Мои близкие никогда не умрут. Этого просто не может быть. Я никогда даже не мог об этом подумать.
Коробок оттопыривает карман застегнутых штанов.
Я просто так лежу на бабушкиной постели, глядя в чуть голубоватый филенчатый потолок – бабушка всегда добавляет в побелку порошок синьки. Потолок такого же цвета, как и ее волосы, тоже чуть подсиненные, – прозрачные легкие кудряшки. Она ходит в одну и туже парикмахерскую делать завивку.
Я сцарапываю островок засохшей отвердевший сукровицы со своей недавно разбитой коленки. Он вообще-то должен отвалиться сам, но любопытство или другое темное чувство торопит и томит меня. Я хочу увидеть новую бело-розовую кожу, под которой моя дорогая плоть; если на это место сильно надавить, побелеет, как снег. Но на этот раз я слишком поторопился. Рана еще не совсем зажила, и вот я гляжу на выступившую из-под края болячки, из глубины моего сладкого тела нестрашную темно-красную тяжелую каплю. Она быстро делается студенистой, темнеет на глазах, матово застывает и превращается в плотный струп (о, как мне не нравится это слово). Значит, я красный изнутри, тяжелый и сумеречный, а кузнечик бело-зеленый, прозрачный и легкий, прыгучий, как душа с белой церковной бумажкой на лбу.

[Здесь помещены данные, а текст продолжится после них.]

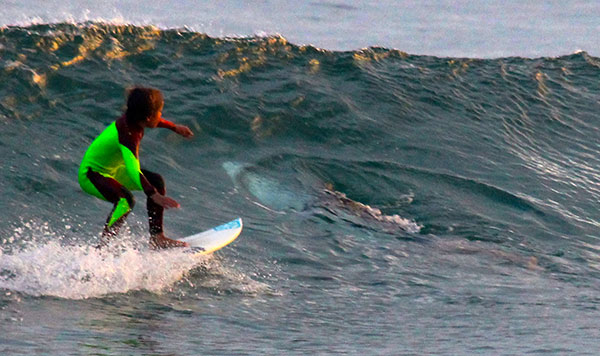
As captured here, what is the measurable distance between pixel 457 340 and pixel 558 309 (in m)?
1.38

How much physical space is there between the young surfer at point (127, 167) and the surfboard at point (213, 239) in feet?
0.70

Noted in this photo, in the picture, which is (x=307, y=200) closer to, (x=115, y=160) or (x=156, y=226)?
(x=156, y=226)

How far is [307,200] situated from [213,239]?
8.00 ft

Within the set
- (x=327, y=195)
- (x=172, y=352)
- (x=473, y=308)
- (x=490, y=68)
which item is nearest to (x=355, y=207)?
(x=327, y=195)

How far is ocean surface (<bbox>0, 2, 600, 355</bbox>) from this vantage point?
6434 mm

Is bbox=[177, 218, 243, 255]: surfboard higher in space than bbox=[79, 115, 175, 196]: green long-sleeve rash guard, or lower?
lower

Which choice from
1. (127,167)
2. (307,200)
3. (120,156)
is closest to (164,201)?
(127,167)

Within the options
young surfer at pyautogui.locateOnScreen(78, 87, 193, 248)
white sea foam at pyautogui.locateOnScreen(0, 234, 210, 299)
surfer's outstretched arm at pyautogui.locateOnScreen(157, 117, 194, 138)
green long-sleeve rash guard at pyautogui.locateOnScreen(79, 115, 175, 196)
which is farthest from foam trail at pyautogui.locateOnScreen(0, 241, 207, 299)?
surfer's outstretched arm at pyautogui.locateOnScreen(157, 117, 194, 138)

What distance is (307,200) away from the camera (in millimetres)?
10422

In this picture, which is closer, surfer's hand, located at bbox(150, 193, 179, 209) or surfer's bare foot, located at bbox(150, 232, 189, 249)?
surfer's hand, located at bbox(150, 193, 179, 209)

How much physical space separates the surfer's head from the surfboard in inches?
49.7

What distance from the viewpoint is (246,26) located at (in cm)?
1398

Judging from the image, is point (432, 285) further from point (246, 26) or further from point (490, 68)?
point (490, 68)

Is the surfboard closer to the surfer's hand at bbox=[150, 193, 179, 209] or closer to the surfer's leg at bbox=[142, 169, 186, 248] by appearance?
the surfer's leg at bbox=[142, 169, 186, 248]
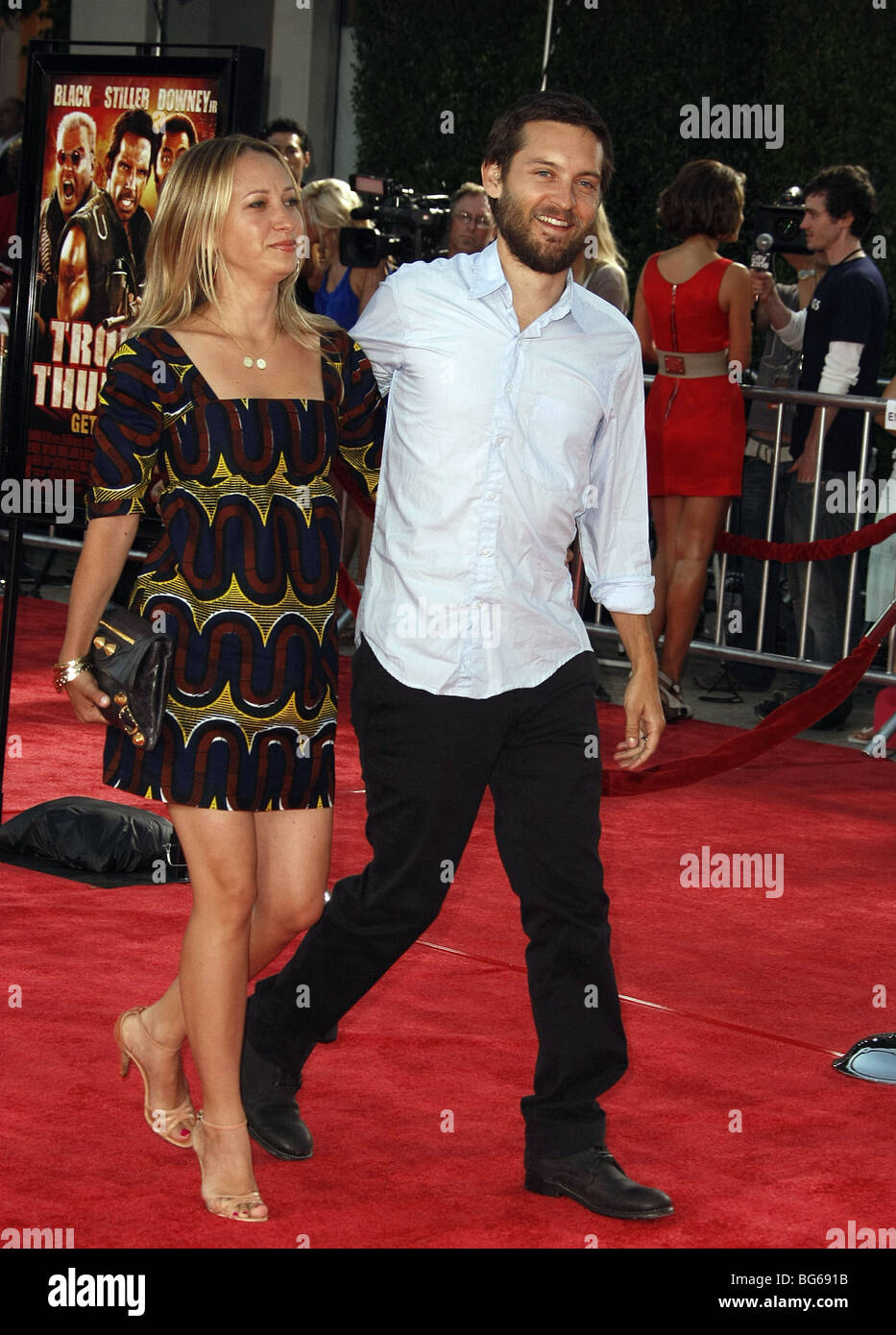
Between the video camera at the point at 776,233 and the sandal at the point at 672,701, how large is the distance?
1.77m

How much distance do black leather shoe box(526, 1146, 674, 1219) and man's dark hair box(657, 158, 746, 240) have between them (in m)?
4.97

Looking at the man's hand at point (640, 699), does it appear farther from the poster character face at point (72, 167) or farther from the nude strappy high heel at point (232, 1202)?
the poster character face at point (72, 167)

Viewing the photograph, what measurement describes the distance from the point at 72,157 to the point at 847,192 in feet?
12.1

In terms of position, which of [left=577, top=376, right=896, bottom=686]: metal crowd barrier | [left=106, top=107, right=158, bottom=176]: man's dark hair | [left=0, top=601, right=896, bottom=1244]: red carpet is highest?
[left=106, top=107, right=158, bottom=176]: man's dark hair

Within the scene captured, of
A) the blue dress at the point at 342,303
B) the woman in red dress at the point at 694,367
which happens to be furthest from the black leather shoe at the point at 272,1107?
the blue dress at the point at 342,303

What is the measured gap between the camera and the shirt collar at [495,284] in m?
3.18

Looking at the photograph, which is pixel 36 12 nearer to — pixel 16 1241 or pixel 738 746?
pixel 738 746

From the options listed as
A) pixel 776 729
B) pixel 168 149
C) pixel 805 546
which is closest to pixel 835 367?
pixel 805 546

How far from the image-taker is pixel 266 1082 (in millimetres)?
3455

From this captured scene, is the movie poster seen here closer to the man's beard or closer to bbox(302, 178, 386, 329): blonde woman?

Однажды на противоположной стороне, во дворе самого высокого на нашей убогой улице пятиэтажного дома «научников» (там жили сотрудники университета), так называемом «заднем», за гаражами я упал в скользкую грязную лужу и пропорол осколком бутылки всю свою ладошку наискосок (шрам белеет зимним руслом и до сих пор).
Домой меня привели как жертву автокатастрофы – всего перепачканного красным.
Темную кровь, текущую из руки было никак не унять.
Бабушка промывала мне рану в тазу с теплой водой. Она вообще-то страшно боялась не только вида, но даже упоминаний о ранениях крупнее царапины. Она тихонько причитала, хотя все «внутренние» болезни лечила с упоением.
Вода розовела и превращалась совсем в красную.
Я сам себе казался воздушным шариком, из которого через отверстие раны куда-то неудержимо выходит воздух, а следом за ним с бумажной ленточкой на лбу – и душа.
Я вот-вот должен стать вовсе легким и совсем кончиться.
Я шепчу об этом «конце» на ухо склонившейся надо мной бабушке.
Ей делается дурно, и она оседает, как-то сползает на пол, будто вся превратилась в тесто.
На кухню зашел мой решительный военный отец. Он приехал тогда в отпуск издалека, из Германии, а так я видел его нечасто. Он ловко перехватил мою руку веревочным жгутом повыше запястья, в том месте, где мне так хотелось носить часы (лучше «хронометр») и куда я украдкой прилаживал плоский серый голыш с выцарапанным циферблатом.